Saved entries

— start —

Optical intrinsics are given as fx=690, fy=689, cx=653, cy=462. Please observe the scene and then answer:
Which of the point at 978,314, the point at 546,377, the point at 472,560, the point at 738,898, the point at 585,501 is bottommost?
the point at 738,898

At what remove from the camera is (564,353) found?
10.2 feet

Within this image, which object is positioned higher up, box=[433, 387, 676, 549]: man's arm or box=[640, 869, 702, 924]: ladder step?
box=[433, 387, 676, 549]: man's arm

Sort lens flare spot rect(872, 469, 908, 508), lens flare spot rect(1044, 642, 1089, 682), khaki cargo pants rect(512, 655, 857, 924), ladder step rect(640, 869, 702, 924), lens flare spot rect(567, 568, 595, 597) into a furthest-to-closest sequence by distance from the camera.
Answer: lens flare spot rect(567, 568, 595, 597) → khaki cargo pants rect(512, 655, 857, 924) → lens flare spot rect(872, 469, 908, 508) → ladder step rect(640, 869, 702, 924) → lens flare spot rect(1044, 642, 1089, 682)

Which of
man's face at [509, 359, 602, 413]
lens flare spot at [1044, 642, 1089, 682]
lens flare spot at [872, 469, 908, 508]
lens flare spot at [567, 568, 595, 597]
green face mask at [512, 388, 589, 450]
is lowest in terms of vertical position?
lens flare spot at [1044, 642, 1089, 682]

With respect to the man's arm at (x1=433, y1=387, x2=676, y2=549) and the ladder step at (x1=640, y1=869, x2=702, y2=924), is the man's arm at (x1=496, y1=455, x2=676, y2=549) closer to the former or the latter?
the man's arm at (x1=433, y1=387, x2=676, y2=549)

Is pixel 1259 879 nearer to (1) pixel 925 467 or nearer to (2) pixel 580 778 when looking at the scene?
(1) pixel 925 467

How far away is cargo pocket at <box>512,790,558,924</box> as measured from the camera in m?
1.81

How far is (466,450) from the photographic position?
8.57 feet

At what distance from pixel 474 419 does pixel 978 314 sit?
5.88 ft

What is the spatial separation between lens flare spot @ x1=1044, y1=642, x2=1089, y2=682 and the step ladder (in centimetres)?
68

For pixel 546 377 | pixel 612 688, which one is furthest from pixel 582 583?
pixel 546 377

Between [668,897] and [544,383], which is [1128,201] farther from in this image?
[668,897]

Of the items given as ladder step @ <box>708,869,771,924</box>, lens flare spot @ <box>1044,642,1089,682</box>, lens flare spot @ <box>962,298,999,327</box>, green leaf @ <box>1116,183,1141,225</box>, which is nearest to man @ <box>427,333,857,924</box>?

— end —

* [Given exercise] Reproduce the entries from their start through the line that contains "Which of the", swapping "bottommost" for "lowest" and keeping everything else as is.

* [Task answer]
Optical intrinsics are given as fx=690, fy=689, cx=653, cy=462. Please observe the scene and then answer:
Which of the point at 978,314, the point at 546,377, the point at 472,560, the point at 738,898, the point at 585,501 is lowest?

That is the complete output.